Brief: In the pull request thread on deep match memoization, how many matches does the test expect when deep matches are memoized?

-- BEGIN Selected excerpt --

Deep match amb child memoization #2310

PieterOlivier · 2025-06-25T10:35:13Z

This PR implements amb child node memoization for deep (descendent) matches.

This is needed because trees with error nodes often have nested ambiguity nodes with a lot of identical nodes.
By using memoization during deep matches, identitical nodes are only visited once.

jurgenvinju · 2025-06-26T10:58:22Z

src/org/rascalmpl/library/lang/rascal/tests/concrete/recovery/ErrorTreeSemanticsTests.rsc

+    // There will only be 3 matches if deep matches are memoized, 6 if they are not.
+    return count == 3;
+}
+


pls add a test where we match on the amb node itself (0 | it + 1 | /amb(alts) <- ambTree), because it's a corner case.

jurgenvinju · 2025-06-26T11:00:42Z

src/org/rascalmpl/values/iterators/DescendantReader.java

+	private void pushAmb(ITree amb) {
+		if (debug) System.err.println("pushAmb: " + amb);
+		spine.push(amb);
+		for (IValue alt : TreeAdapter.getAlternatives(amb)) {


why not hash on the entire amb cluster? then there are 50% (or more) fewer nodes to cache.

-- END Selected excerpt --
-- BEGIN Excerpted data --

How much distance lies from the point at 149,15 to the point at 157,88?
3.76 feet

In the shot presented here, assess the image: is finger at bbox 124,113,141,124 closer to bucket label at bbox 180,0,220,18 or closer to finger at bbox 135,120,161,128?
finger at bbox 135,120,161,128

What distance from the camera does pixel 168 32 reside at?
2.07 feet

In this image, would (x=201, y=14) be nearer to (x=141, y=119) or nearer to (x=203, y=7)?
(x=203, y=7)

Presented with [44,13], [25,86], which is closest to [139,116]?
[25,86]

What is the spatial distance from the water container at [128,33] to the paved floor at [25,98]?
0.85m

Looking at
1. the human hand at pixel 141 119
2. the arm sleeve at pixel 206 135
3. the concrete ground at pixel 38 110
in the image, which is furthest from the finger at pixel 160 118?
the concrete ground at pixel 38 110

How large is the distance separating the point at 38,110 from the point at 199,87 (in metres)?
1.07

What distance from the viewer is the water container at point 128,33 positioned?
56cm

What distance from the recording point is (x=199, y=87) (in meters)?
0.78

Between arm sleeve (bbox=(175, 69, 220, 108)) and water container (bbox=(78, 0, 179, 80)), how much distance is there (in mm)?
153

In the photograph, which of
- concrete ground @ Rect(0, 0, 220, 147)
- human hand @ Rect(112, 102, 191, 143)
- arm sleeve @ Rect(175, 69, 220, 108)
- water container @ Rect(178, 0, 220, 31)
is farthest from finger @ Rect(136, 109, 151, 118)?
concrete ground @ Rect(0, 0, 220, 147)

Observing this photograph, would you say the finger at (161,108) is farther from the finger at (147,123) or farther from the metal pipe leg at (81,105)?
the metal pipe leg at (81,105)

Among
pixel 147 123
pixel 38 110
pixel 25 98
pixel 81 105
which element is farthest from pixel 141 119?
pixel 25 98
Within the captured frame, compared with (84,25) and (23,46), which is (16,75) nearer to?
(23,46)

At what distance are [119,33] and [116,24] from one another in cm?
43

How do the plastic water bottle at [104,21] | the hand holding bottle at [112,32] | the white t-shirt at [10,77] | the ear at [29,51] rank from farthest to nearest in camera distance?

-- END Excerpted data --

Exercise solution: 3